Biological Motion Analysis
From sub-cellular organelles to complex organisms, many problems in biological research involve the motion analysis of multiple objects in video. We develop algorithms for the rapid mining of motion patterns in large biological video data sets.
Contact: Shin, Souvenir
We provide an interactive, clinical learning environment complete with patients in specific scenarios that are able to generate context-aware responses.
Robust Medical Image Segmentation
Organ shape plays an important role in various clinical practices, e.g., diagnosis, surgical planning and treatment evaluation. Robust segmentation of organ shapes is a fundamental problem in medical imaging. We use a learning-based deformation model and robust shape priors inspired by compressed sensing. A sparse set of shapes in the shape repository is selected and composed together to infer/refine an input shape, which is formulated as a sparse learning problem. The a priori information is thus implicitly incorporated on-the-fly.
Cardiac Ultrasound Analysis
Due to poor transmission caused by air in the body cavities after trauma or surgery, the ultrasound images from critical-care patients are much noisier than in the typical case, and automated methods designed for “clean” images fail. We develop algorithms that deal with the additional challenges of ultrasound images from critical-care settings.

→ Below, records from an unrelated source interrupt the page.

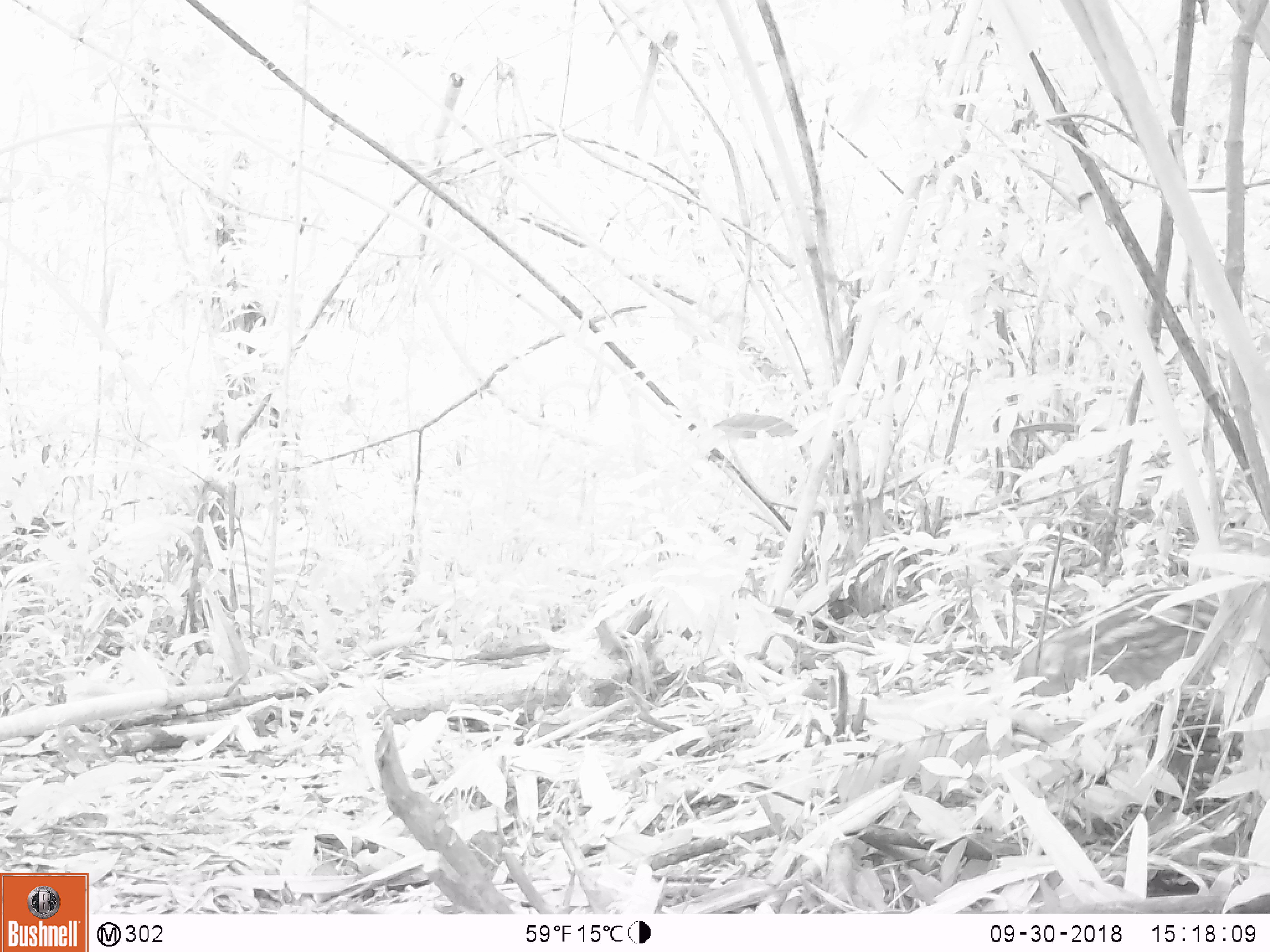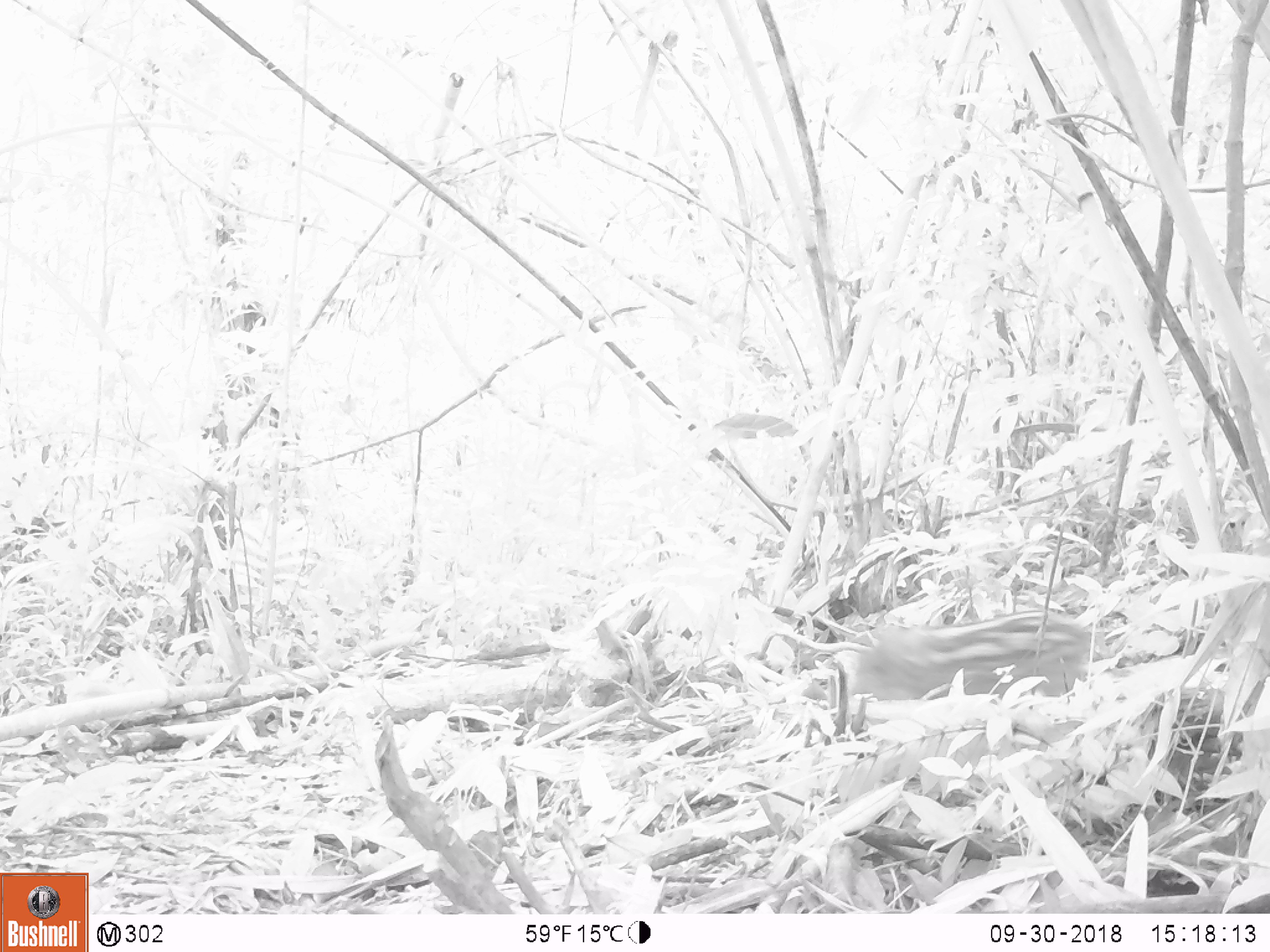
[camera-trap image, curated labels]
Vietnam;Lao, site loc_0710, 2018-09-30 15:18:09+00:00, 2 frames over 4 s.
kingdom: Animalia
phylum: Chordata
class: Mammalia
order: Artiodactyla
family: Suidae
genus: Sus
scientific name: Sus scrofa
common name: eurasian wild pig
Eurasian wild pig (Sus scrofa). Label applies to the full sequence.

Camera Networks for Activity Analysis
Can camera networks be used to understand how people use spaces over time? Can we encode days, months, or years of human activity from video? Can human behavior experts intuitively analyze this data? Our goal is to understand how public spaces are used over time using a network of ceiling mounted cameras by developing computer vision and machine learning algorithms. The specific tasks include:
- Tracking: Detecting and following people (and their gaze direction) as they move through the space
- Action Recognition: Identifying common actions, such as waving, pointing, sitting, standing, etc.
- Distributed Computing: Coordinating these algorithms over multiple cameras in the network
- Privacy Preservation: Encoding activity data without identifying people or saving video data
Large-Scale Medical Image Retrieval
As the amount of medical image data increases, there is a need for large-scale, content-based image retrieval. Applications include: image-guided diagnosis, clinical decision support, education, and efficient data management. Our methods use scalable indexing and searching algorithms for real-time image retrieval among massive and high-dimensional databases. The retrieved images indicate the most likely diagnosis, whichcan be used for clinical decision support.